Diarmaid MacCulloch
Thursday 17th October 2024
St Cuthbert's Church, 5 Lothian Rd, Edinburgh EH1 2EP
7pm
7.30pm

Few matters produce more public interest and public anxiety than sex and religion. Much of the political contention and division in societies across the world centres on sexual topics, and one-third of the global population is Christian in background or outlook. This October, join us as we welcome bestselling historian Diarmaid MacCulloch to Edinburgh to hear all about his latest Lower than the Angels, a major new assessment of one of the most controversial topics in history.
Lower than the Angels
In Lower Than the Angels: A History of Sex and Christianity, Diarmaid MacCulloch asks why questions around love and sex have pushed many in today’s Christian Churches into anxiety, fear and rage. The rate of change over the last half century in attitudes to sexual matters and norms is unprecedented. While long-standing negative attitudes to illegitimacy, for example, have been widely discarded, anxieties about gender or same-sex relationships are more prominent now than at any time in the Church’s history.
In the New Testament Jesus condemned hypocrisy and greed; but was silent about homosexuality and was notably forgiving of sexual sin. As MacCulloch shows, thereafter Christian opinions, neuroses and obsessions around questions of sex, marriage and gender were formed among a surprisingly small number of male theologians and then hardened into doctrine.

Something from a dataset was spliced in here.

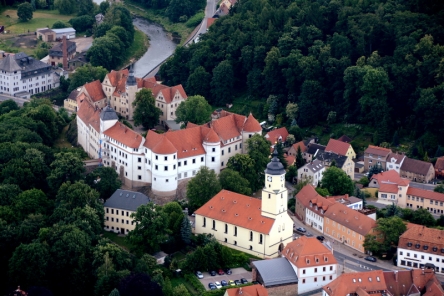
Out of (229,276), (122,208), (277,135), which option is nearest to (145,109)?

Diarmaid MacCulloch ranges across two thousand years of history around the globe to survey Christian attitudes to love, and what human beings do about it. He chronicles how such variables as personal belief, political ambitions, male perspectives on women and the tendency of believers to treat metaphor as fact, have often driven Churches into most un-angelic behaviour. Yet, this profound, wise history also shows that even the most entrenched of attitudes can be softened by humanity and tolerance.
About Diarmaid MacCulloch
Diarmaid MacCulloch is Professor of the History of the Church at Oxford University. His Thomas Cranmer (1996) won the Whitbread Biography Prize, the James Tait Black Prize and the Duff Cooper Prize; Reformation: Europe's House Divided 1490-1700 (2004) won the Wolfson Prize and the British Academy Prize. A History of Christianity (2010), which was adapted into a six-part BBC television series, was awarded the Cundill and Hessel-Tiltman Prizes. He was knighted in 2012 and was awarded the Norton Medlicott Medal by the Historical Association in 2022.